During the 2008 presidential campaign, both the winner and the loser spent a considerable amount of rhetoric denouncing the activities of lobbyists, scorning (but not always spurning) donations from them, and promising a new attitude in which the role of lobbyists would be drastically restricted. This is a fairly common posture for some politicians, particularly those who are challenging incumbents.

I spent 28 years representing radiology in Washington. The American College of Radiology retained a former member of Congress to represent you with Congress. My mission was to work with him and to represent you with federal agencies, including Medicare, the US Food and Drug Administration, the Nuclear Regulatory Commission, and other US Public Health Service agencies, as well as state governments. A federal law requires people who relate client interests to Congress to register as lobbyists. By far, a greater number of us who worked with federal agencies were not covered by that law.

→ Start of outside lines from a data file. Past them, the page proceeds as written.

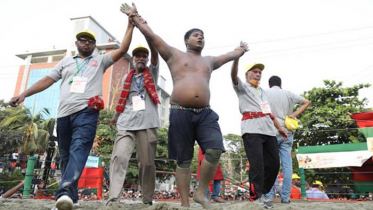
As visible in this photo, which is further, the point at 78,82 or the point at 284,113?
the point at 284,113

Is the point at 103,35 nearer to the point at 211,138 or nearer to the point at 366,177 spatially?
the point at 366,177

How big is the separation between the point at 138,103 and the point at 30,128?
20.8 meters

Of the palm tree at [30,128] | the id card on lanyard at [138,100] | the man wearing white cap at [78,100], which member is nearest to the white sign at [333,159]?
the id card on lanyard at [138,100]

As this is written, several former lobbyists, including the infamous Jack Abramoff, and several former members of Congress are involuntary residents in federal pokeys after being caught passing and catching bribes. Other lobbyists, within legal bounds, funnel significant contributions to political campaigns. Several of John McCain’s leading advisors were among sophisticated Washington hands with fat-cat clients.

Most of the thousands of people who influence legislation, regulations, and federal expenditures represent benevolent, nonprofit organizations, charity groups, professional societies, veterans’ organizations, state and local governments, foreign nations, retiree groups, victims of various diseases, and farmers, labor unions, and victims of disasters. Some of us are paid well, and others are volunteers with no pay.

The mission of lobbying for radiology was to make the federal government aware of the significance of the specialty, its impact on health care, on the safety of patients, on the advances in medical practice, on spending, and at times on frauds and abuses.

Our first big triumph of effective lobbying was the definition of radiology (and pathology and anesthesiology) as medical disciplines, rather than hospital services, in Medicare. From 1965, when Congress enacted Medicare, we worked with federal agencies to make certain that regulations also regarded radiologists as physicians payable through the Medicare Part B physician benefit section, not as part of hospitals through Part A. When new imaging and cancer treatment technologies came along, it was my task to persuade the Food and Drug Administration to approve the equipment, to persuade the Nuclear Regulatory Commission to license radiologists to use isotopes, and to persuade Medicare to instruct its carriers to pay for new services. This was true with ultrasound, which we got legislatively defined as part of radiology. It was true of computed tomographic scans for heads and bodies and coverage for single photon-emission computed tomography and positron emission tomography. We were involved in preventing airlines from refusing to carry molybdenum cows to hospitals for technetium-99 scanning. I have dozens of other examples. The reality was that these actions would not have been taken without our effective explanations and advocacy.